All lines from the one holding "Kawasaki Ninja zx14" through the last line of the entries below must be transcribed exactly, and no others. Pictures do not go in.

Short descriptive text snippets
++++++

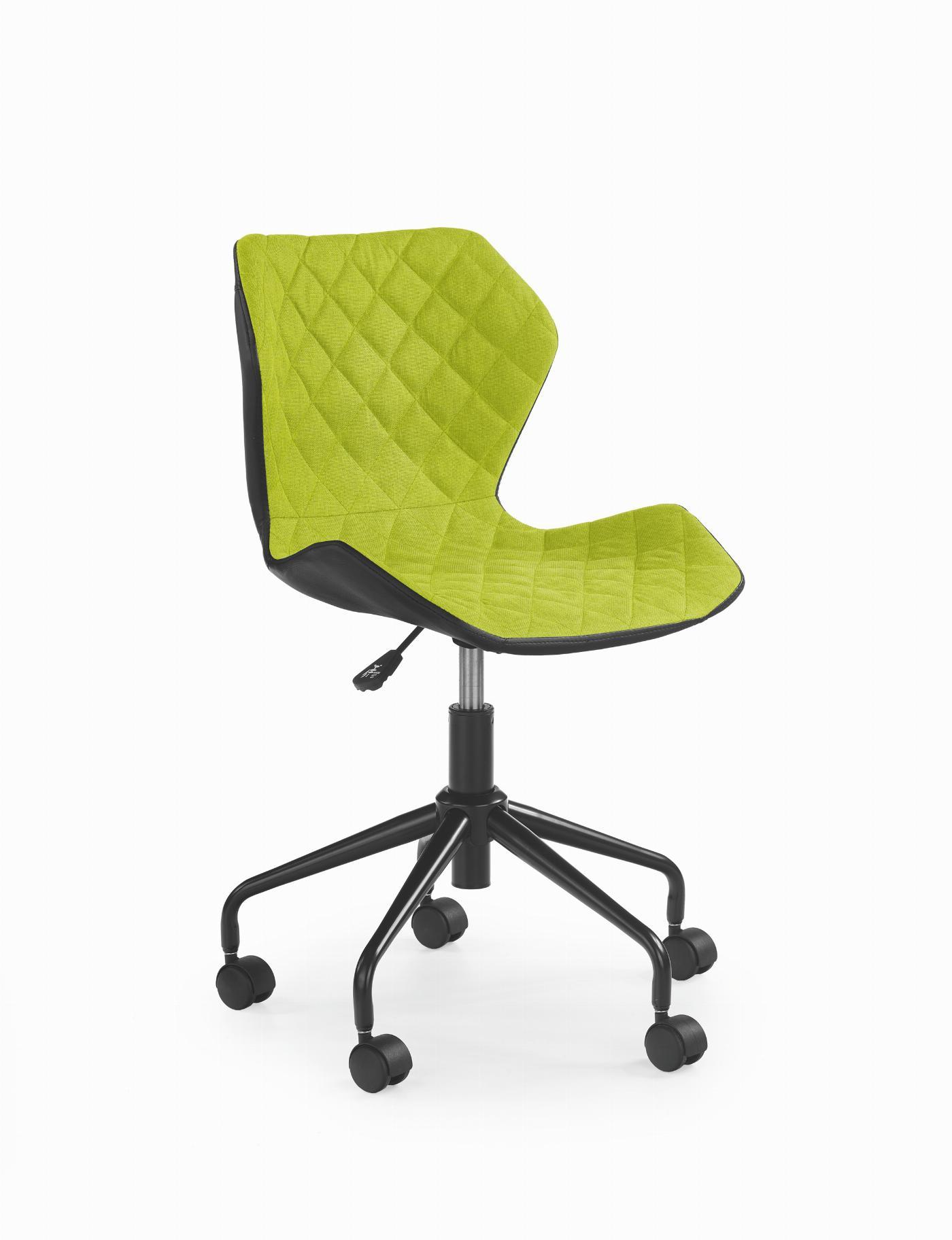 MATRIX fotel młodzieżowy czarny / zielony (1p=1szt)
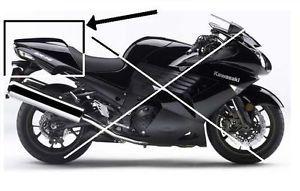 Kawasaki Ninja zx14 Seat Cover Cowl ZX1400 Black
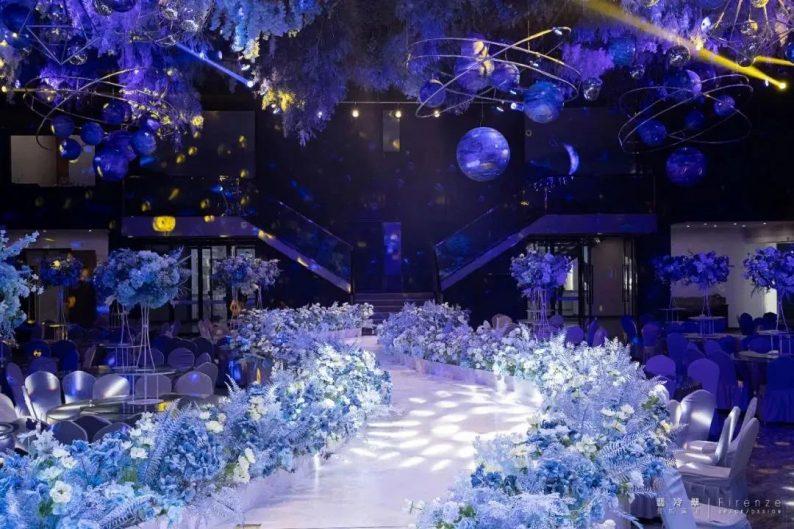 婚礼堂发布:6000平米、3大主题厅!洛阳喜事汇婚宴酒店  第7张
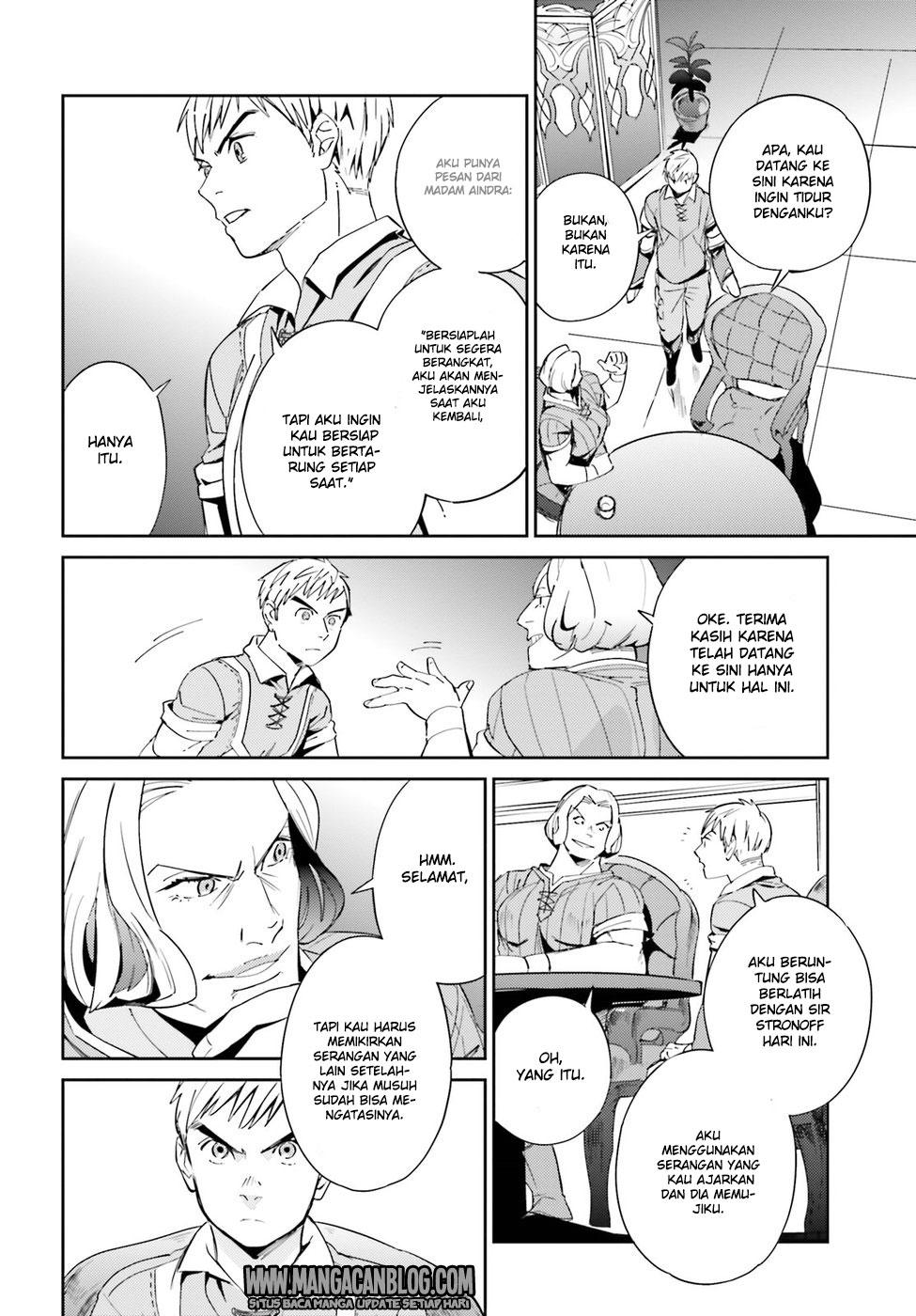 Manga Overlord chapter 30 Bahasa Indonesia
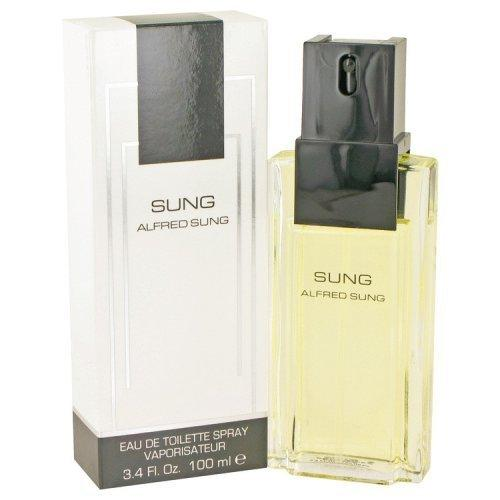 Alfred Sung By Alfred Sung Eau De Toilette Spray 3.4 Oz (pack of 1 Ea)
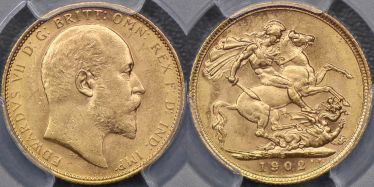 1902 Sydney Sovereign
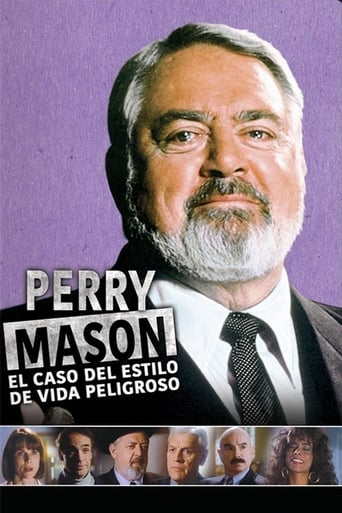 Poster of A Perry Mason Mystery: The Case of the Lethal Lifestyle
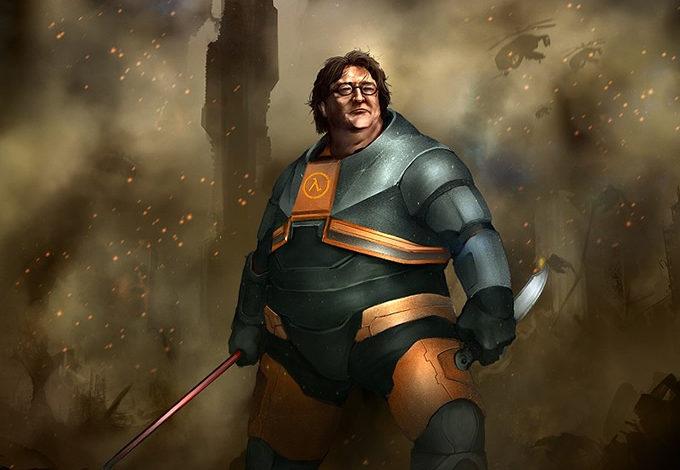 Gabe Newell Merakla Beklenilen O Soruyu Yanıtladı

++++++

— SOLUTION TO THE PROBLEM —
 Kawasaki Ninja zx14 Seat Cover Cowl ZX1400 Black
 婚礼堂发布:6000平米、3大主题厅!洛阳喜事汇婚宴酒店  第7张
 Manga Overlord chapter 30 Bahasa Indonesia
 Alfred Sung By Alfred Sung Eau De Toilette Spray 3.4 Oz (pack of 1 Ea)
 1902 Sydney Sovereign
 Poster of A Perry Mason Mystery: The Case of the Lethal Lifestyle
 Gabe Newell Merakla Beklenilen O Soruyu Yanıtladı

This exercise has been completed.